Exercise requirements →
a - Transcribe the part of the apple consumption post from "Why can’t we" to "Plan – pdf, 451kb).".
b - Pick up the blog post on Australian apple consumption after its last sentence and continue writing it.

Extracted text →
========

Why can’t we increase domestic apple consumption?

Heidi Parkes

Blog author: Dr Heidi Parkes
Horticulturist, Queensland Department of Agriculture, Fisheries and Forestry
07 4681 6126  |  heidi.parkes@daff.qld.gov.au

Dr Heidi Parkes, Horticulturalist with the Queensland Department of Agriculture, Fisheries and Forestry, outlines for APAL why she thinks we can increase domestic apple consumption.

There has been a lot of focus in recent years on opening up export markets for Australian apples. And rightly so – there are clearly opportunities for us to increase demand for our produce in overseas markets. But I can’t help but feel that there must also be significant opportunity to increase domestic demand for apples and pears well beyond the 5% target by 2015 as outlined in the industry strategic plan (New Horizons 2015: Apple and Pear Industry Plan – pdf, 451kb).

According to worldwide data, Australians are not passionate apple consumers compared with people in other nations. We eat somewhere between 7.4 kg and 9.9 kg per person each year, depending on the source of the data. This is significantly less than the 14.6 kg that the Kiwis devour, and much, much less than the whopping 25.9 kg of apples per person each year that the Germans manage to demolish. Even if we doubled our apple consumption to somewhere in the vicinity of 19 kg per head we would still be well below consumption rates in Germany.

========

Data extract →
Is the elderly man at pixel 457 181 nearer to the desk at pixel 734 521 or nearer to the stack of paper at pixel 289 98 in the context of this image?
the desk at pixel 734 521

========

Answers in order →
a -
Why can’t we increase domestic apple consumption?

Heidi Parkes

Blog author: Dr Heidi Parkes
Horticulturist, Queensland Department of Agriculture, Fisheries and Forestry
07 4681 6126  |  heidi.parkes@daff.qld.gov.au

Dr Heidi Parkes, Horticulturalist with the Queensland Department of Agriculture, Fisheries and Forestry, outlines for APAL why she thinks we can increase domestic apple consumption.

There has been a lot of focus in recent years on opening up export markets for Australian apples. And rightly so – there are clearly opportunities for us to increase demand for our produce in overseas markets. But I can’t help but feel that there must also be significant opportunity to increase domestic demand for apples and pears well beyond the 5% target by 2015 as outlined in the industry strategic plan (New Horizons 2015: Apple and Pear Industry Plan – pdf, 451kb).

b -
So this begs the question- why is their demand for apples so much higher than ours?

The ancestral German heritage in me would suggest it is at least in part due to the large amounts of delicious apple-containing strudels and kuchens that are a household staple in that part of the world. But I am not here to suggest we increase domestic demand for our product by simply encouraging Australians to eat more morning tea and dessert. I can think of a number of other reasons why, as a nation, we should eat more apples:

  • They are a delicious snack requiring absolutely no preparation.
  • They have a good shelf life, particularly if kept in the fridge.
  • They are good value, relative to processed snack foods.
  • There are health benefits. Recent research from the UK shows that eating an apple a day when you’re over fifty has a similar effect on reducing you’re risk of heart attack and stroke as taking a common cholesterol lowering drug. If we do the calculations, one apple a day is 0.16kg/day or 1.12kg/week or 58.24kg/year. That’s a 6 to 7 fold increase in domestic demand!
  • Versatility. Apples are fantastic when cooked and can be used in a myriad of ways. In some parts of Europe, a bowl of stewed apple is a constant in the fridge and is used for adding flavour to all sorts of dishes, both savoury and sweet.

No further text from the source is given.